- [What you will do] In the enchilada recipe below, turn the step that begins "Spoon approximately 2 tablespoons" into a numbered list of its actions, keeping every quantity and detail.

- [Page excerpt]
--------------------

Black Bean Sweet Potato Enchiladas (Print-Friendly Format)

Vibrant enchiladas stuffed with black beans, sweet potato, and vegan cheese for a hearty dinner.

# Ingredients You’ll Need:

→ Filling

01 - 2 medium-large sweet potatoes, peeled and diced into 1 cm cubes
02 - 1 red onion, finely chopped
03 - 4 garlic cloves, minced
04 - 400 g tin black beans, drained and rinsed
05 - 1 teaspoon ground cumin
06 - 1 tablespoon smoked paprika
07 - Pinch hot chili powder

→ Assembly

08 - 2.5 cups enchilada sauce (ensure vegan if store-bought)
09 - 8 tortilla wraps
10 - 1 1/4 cups vegan cheddar cheese, grated

→ Garnish

11 - 1 bunch fresh coriander, chopped
12 - 1 avocado, sliced
13 - 2 green chillies, thinly sliced
14 - 1 lime, cut into wedges

# How to Make It:

01 - Set oven to 180°C (350°F) to prepare for baking.
02 - Toss diced sweet potatoes with oil, salt, and pepper. Spread on a baking tray and roast for 20-25 minutes until tender and browned.
03 - In a pan, heat a splash of oil over medium heat. Cook chopped red onion until softened, then add minced garlic and sauté until fragrant.
04 - Add black beans, ground cumin, smoked paprika, and a pinch of hot chili powder to the pan. Stir to combine and cook for 30 seconds.
05 - Mix in the roasted sweet potatoes and 1 cup of enchilada sauce. Season with salt and pepper, blend gently, then remove from heat.
06 - Warm tortillas in a microwave for 20-30 seconds until flexible.
07 - Spread a thin layer of enchilada sauce over the base of a large baking dish.
08 - Spoon approximately 2 tablespoons of filling along each tortilla. Sprinkle with vegan cheese, roll tightly, and place seam-side down in the baking dish.
09 - Pour remaining enchilada sauce over filled tortillas. Sprinkle remaining vegan cheese over the top. Bake 20-25 minutes until golden and bubbling.
10 - Garnish with fresh coriander, avocado slices, lime wedges, and green chillies. Serve warm.

# Extra Tips:

01 - For a balanced meal, serve alongside fresh salad or refried beans.

--------------------

- [Raw data]

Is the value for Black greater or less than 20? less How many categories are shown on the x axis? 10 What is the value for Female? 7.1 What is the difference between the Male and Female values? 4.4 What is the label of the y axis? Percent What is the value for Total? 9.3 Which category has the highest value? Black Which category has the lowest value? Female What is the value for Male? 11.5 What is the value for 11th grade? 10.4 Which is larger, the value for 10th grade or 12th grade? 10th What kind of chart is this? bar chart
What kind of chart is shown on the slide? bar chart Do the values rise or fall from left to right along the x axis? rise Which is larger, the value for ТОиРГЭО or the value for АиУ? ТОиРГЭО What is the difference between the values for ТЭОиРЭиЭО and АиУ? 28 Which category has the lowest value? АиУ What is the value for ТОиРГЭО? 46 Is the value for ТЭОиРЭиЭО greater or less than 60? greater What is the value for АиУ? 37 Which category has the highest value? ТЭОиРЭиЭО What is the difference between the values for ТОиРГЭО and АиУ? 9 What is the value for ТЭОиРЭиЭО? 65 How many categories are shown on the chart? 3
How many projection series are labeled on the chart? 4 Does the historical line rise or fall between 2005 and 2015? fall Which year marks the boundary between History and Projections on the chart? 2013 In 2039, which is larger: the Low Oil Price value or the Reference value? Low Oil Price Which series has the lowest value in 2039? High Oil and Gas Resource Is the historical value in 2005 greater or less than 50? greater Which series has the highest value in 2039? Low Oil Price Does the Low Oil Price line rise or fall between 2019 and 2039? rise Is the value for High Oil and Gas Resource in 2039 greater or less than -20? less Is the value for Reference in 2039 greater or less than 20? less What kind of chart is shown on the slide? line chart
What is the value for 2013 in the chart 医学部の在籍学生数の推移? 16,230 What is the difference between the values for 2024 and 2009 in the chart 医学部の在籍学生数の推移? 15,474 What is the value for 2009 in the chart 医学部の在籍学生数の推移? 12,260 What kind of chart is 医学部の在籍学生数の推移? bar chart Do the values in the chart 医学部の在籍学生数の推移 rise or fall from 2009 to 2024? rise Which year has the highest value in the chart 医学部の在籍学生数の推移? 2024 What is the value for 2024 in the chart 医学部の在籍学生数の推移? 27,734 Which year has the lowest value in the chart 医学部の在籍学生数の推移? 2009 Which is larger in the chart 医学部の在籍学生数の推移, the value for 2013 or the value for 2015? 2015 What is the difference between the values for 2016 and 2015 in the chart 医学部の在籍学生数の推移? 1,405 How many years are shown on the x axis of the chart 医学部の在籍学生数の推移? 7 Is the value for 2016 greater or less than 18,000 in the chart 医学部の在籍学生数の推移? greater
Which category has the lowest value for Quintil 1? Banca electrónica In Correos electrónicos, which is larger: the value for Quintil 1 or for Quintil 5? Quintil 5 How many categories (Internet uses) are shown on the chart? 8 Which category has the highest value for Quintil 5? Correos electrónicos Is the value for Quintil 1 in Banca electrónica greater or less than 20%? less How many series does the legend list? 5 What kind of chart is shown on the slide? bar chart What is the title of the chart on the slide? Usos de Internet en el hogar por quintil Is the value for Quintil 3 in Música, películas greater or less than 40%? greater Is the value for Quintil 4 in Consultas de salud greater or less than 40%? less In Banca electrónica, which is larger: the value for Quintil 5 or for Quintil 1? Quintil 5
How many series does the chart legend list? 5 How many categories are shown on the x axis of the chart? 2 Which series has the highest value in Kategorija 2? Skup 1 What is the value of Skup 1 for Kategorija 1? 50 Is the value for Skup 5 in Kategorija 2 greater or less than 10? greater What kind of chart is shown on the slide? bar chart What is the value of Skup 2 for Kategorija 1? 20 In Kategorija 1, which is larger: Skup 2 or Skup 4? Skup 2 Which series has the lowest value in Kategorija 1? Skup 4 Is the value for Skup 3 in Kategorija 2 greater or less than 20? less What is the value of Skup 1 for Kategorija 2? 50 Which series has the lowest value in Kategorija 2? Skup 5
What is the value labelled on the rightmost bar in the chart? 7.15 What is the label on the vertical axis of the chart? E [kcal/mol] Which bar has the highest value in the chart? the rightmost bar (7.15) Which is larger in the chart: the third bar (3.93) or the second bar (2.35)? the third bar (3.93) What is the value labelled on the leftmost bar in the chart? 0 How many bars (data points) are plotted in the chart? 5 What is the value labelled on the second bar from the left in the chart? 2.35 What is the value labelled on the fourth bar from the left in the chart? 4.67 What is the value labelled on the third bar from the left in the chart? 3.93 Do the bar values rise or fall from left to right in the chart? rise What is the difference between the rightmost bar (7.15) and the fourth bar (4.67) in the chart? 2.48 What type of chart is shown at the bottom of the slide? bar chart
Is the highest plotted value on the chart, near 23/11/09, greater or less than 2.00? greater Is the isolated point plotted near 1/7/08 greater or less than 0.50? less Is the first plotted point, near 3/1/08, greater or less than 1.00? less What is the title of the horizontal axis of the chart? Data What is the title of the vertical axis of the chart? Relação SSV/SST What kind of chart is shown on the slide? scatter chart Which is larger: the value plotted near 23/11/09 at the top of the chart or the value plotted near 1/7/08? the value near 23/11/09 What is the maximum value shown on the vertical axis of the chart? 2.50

--------------------

- [Response to this task]
1. Spoon about 2 tablespoons of filling along each tortilla.
2. Sprinkle with vegan cheese.
3. Roll tightly.
4. Place seam-side down in the baking dish.